Dosya kapsamı, mevcut delil durumu ve ileri sürülen istinaf sebepleri dikkate alındığında mahkemenin vakıa ve hukuki değerlendirmesinde usul ve esas yönünden yasaya aykırılık bulunmadığı ve tarafların markaları arasında gerek ibareler gerekse kapsamlarındaki 32. sınıf mallar yönünden, 6769 sayılı SMK 6/1 maddesi anlamında benzerlik bulunsa da, davalı şirket tarafından davacının itirazına karşı görüş bildirme talebini içerir 22.01.2018 tarihli dilekçesinde, davacının itiraza mesnet markalarının kullanımının ispatı talebinde de bulunduğu, davacı tarafça gerek … nezdinde gerekse de işbu dava sırasında, itiraza mesnet markalarını, dava konusu 32. sınıf mallarda kullandığına ilişkin hiçbir delil sunulamadığı anlaşılmakla, davacı vekilinin istinaf başvurusunun esas yönünden reddine dair hüküm kurmak gerekmiştir.

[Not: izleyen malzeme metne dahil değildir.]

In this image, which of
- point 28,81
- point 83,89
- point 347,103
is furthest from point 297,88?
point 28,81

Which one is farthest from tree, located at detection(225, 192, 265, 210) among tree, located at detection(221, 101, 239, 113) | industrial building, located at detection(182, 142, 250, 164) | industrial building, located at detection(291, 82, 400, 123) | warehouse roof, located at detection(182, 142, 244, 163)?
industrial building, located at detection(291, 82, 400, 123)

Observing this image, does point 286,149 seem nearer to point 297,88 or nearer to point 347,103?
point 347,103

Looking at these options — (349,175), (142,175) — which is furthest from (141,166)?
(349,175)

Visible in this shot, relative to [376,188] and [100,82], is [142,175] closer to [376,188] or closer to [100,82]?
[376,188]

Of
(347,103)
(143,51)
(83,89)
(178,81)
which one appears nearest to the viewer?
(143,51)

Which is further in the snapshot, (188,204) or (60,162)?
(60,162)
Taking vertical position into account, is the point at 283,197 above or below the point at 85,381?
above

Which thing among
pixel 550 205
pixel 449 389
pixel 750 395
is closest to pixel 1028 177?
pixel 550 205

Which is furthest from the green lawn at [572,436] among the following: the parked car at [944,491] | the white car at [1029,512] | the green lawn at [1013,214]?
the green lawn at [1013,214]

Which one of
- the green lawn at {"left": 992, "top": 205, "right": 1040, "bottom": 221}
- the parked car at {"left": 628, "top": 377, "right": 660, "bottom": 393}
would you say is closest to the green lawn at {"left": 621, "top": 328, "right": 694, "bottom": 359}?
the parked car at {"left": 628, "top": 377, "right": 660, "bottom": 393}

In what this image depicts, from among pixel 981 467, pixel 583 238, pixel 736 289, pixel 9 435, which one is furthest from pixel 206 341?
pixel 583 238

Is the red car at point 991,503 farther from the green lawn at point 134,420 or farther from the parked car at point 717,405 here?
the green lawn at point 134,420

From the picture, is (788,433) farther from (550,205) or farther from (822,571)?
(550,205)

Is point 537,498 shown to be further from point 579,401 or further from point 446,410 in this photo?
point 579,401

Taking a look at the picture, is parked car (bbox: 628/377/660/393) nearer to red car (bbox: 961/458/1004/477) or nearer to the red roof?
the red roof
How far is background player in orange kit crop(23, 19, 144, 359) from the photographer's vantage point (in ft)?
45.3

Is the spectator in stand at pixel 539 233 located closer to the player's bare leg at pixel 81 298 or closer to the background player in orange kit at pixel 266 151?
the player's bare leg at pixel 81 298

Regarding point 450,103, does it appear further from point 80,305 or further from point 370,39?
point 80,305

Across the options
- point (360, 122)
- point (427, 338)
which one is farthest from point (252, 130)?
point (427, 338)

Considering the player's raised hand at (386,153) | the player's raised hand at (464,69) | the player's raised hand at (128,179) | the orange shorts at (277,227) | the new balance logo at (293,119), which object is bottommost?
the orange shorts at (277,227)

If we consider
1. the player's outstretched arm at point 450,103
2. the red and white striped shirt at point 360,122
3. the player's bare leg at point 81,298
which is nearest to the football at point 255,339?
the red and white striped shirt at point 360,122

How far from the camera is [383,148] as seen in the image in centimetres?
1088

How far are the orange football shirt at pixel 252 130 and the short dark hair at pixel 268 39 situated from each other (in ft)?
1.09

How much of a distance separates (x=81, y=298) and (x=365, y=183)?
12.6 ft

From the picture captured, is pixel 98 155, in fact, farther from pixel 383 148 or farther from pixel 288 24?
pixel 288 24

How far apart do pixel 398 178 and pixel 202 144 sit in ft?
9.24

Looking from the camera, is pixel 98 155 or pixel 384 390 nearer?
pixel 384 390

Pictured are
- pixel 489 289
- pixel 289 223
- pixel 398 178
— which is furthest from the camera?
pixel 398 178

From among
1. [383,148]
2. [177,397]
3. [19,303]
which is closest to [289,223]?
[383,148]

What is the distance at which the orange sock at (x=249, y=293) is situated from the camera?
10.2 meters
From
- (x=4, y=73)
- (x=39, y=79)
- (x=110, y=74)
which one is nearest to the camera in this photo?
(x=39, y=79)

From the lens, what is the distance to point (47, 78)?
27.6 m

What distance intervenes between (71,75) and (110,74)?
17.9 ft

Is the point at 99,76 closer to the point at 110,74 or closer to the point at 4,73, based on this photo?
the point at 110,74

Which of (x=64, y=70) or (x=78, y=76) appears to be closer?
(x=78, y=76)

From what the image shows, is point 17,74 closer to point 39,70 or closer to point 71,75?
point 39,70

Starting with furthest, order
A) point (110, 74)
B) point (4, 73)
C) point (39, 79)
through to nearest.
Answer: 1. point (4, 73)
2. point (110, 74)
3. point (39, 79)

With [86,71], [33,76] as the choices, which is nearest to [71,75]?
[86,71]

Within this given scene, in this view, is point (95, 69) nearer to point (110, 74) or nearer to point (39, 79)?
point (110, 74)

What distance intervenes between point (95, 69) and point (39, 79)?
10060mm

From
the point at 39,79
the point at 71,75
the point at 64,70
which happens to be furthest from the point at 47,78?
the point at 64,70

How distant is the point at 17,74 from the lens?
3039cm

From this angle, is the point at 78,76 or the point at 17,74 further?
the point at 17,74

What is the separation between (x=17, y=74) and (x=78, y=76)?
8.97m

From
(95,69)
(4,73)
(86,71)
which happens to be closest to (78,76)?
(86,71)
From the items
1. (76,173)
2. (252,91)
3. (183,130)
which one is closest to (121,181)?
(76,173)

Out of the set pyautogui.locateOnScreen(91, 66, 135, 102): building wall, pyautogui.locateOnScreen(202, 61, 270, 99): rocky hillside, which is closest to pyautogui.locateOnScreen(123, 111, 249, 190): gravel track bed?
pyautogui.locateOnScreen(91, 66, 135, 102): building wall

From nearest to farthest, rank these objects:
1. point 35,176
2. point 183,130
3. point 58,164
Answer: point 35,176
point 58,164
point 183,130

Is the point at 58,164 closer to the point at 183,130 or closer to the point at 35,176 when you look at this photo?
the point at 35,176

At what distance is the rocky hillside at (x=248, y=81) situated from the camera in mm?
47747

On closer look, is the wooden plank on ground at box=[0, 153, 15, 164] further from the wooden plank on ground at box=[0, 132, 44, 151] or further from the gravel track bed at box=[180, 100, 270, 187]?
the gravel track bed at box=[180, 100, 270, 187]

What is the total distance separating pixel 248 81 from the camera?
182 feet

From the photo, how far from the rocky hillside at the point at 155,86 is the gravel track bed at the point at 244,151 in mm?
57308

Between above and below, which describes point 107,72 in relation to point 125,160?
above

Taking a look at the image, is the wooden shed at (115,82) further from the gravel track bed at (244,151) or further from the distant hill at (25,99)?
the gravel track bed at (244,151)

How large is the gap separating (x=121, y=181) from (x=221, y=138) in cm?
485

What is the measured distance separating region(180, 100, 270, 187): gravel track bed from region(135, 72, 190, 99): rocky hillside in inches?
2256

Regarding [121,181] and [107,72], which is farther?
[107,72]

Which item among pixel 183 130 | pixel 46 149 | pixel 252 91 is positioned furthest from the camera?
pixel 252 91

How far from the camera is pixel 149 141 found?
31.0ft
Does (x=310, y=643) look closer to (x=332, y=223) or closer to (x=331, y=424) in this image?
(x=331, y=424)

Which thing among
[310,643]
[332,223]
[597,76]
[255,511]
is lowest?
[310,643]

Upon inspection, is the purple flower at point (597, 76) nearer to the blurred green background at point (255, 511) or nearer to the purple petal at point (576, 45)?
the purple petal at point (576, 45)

HÜKÜM : Gerekçesi yukarıda belirtildiği üzere;
1-Davacı vekilinin istinaf başvurusunun HMK’nın 353/1-b.1 maddesi gereğince ESASTAN REDDİNE,
2-Alınması gereken 80,70 TL maktu istinaf karar ve ilam harcından, davacı tarafça istinaf başvurusunda yatırılan 54,40 TL istinaf karar ve ilam harcının mahsubu ile bakiye 26,30 TL’nin davacıdan tahsili ile hazineye irat kaydına,
3-İstinaf aşamasında davacı tarafından yapılan yargılama giderlerinin davacı üzerinde bırakılmasına,
4-İstinaf aşamasında duruşma açılmadığından taraflar lehine vekalet ücreti takdirine yer olmadığına dair,
Dosya üzerinde yapılan inceleme sonucunda oybirliği ile 24/02/2022 tarihinde HMK 361. maddesi uyarınca kararın tebliğinden itibaren iki hafta içerisinde Yargıtay temyiz yolu açık olmak üzere karar verildi.

GEREKÇELİ KARARIN YAZILDIĞI TARİH : 24/02/2022

……

Bu belge 5070 sayılı Yasa hükümlerine göre elektronik olarak imzalanmıştır.